В этот момент в рубку ворвался разъяренный Геннадий Давыдов,
прокричав:
— Вы что тут творите, мать вашу!
Самойлов хотел ответить ему не менее грубо, но в этот момент все
его внимание поглотила перемена, произошедшая вокруг яхты. Волны,
тучи и сам воздух внезапно замерцали зеленым и начали переливаться.
Словно северное сияние, которое неоднократно видел Самойлов, служа
штурманом на ледоколе Севморпути, сразу после окончания училища,
спустилось с неба, окружив яхту своим переливчатым призрачным
светом. А по правому борту на расстоянии примерно тридцати
кабельтовых возник откуда-то и двигался параллельным курсом
неизвестный корабль, словно материализовавшись из пустоты. Давыдов
тоже осекся, уставившись туда же, куда и Самойлов. Судя по силуэту,
неизвестный корабль явно принадлежал военному флоту.
***
Эсминец «Вызывающий» вспарывал форштевнем штормовой океан, а
пенные валы все катились и катились ему навстречу, перекатываясь
под килем, отчего стальной корпус дрожал и поскрипывал. Впрочем,
это пугало лишь самых молодых матросов из экипажа. Все остальные
твердо знали, что корабль создан советскими конструкторами с учетом
самых сильных штормов, и запас прочности у него очень большой. Ведь
корабли этого типа рассчитывались для боевых походов в любых
погодных условиях. И при их проектировании
инженеры-кораблестроители учли опыт эксплуатации старых советских
эсминцев с недостаточно хорошей мореходностью. Новые эсминцы 56-го
проекта предназначались для охранения соединений от атак вражеских
кораблей и авиации противника, а также для разведки, для поддержки
десанта, для торпедных атак и артиллерийского боя, как на морских,
так и на океанских театрах военных действий.

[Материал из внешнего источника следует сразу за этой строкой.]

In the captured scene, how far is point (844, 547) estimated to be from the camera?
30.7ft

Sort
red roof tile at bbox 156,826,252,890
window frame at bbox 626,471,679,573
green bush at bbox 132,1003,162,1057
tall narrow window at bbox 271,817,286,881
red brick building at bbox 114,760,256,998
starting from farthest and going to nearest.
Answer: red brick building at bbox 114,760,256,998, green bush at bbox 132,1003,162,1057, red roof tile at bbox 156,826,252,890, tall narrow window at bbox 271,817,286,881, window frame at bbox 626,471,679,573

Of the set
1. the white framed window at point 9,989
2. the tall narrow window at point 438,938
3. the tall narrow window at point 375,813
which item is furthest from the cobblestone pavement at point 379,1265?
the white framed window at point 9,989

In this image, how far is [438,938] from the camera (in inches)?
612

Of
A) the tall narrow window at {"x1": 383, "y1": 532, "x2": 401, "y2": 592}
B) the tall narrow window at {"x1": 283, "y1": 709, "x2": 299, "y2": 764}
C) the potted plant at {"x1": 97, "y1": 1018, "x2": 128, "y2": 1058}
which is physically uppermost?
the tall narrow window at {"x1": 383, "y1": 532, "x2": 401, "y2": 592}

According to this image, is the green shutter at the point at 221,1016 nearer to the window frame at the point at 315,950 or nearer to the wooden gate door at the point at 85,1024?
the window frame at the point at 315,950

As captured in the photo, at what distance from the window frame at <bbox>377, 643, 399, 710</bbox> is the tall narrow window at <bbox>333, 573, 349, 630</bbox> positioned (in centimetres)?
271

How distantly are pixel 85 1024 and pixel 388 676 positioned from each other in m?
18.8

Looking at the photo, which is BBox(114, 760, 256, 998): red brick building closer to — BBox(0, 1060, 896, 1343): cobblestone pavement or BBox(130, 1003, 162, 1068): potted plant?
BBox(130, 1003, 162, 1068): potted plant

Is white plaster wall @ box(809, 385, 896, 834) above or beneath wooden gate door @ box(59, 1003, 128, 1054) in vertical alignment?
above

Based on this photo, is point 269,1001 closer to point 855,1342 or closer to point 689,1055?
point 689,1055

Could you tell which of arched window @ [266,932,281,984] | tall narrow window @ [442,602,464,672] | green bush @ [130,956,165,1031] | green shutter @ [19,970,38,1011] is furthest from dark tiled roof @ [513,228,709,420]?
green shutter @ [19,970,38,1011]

Капитан второго ранга Павел Колесников, конечно, был горд тем,
что Родина доверила ему подобный корабль. Ведь ходили слухи, что на
строительстве подобных эсминцев настоял сам товарищ Сталин. И пусть
товарищ Сталин умер, но дело его живет, а флот, который он создал,
будет еще долго бороздить моря и океаны. Так, во всяком случае,
считал Колесников, который всегда уважал Сталина. Даже тогда, когда
самого Павла Петровича арестовали по доносу какой-то сволочи и
продержали два месяца в заключении. Было и такое в его жизни после
финской кампании. Но, все-таки разобрались, отпустили, восстановили
в должности и звании. Правда, из-за того случая по карьерной
лестнице его долго не продвигали. Но, потом военные заслуги
позволили вновь приобрести авторитет в глазах начальства. И, в
целом, все на службе сложилось неплохо, и не на что теперь было
жаловаться Павлу Петровичу. Словно бы судьба однажды просто
погрозила ему пальчиком, предупредив от каких-то ошибок.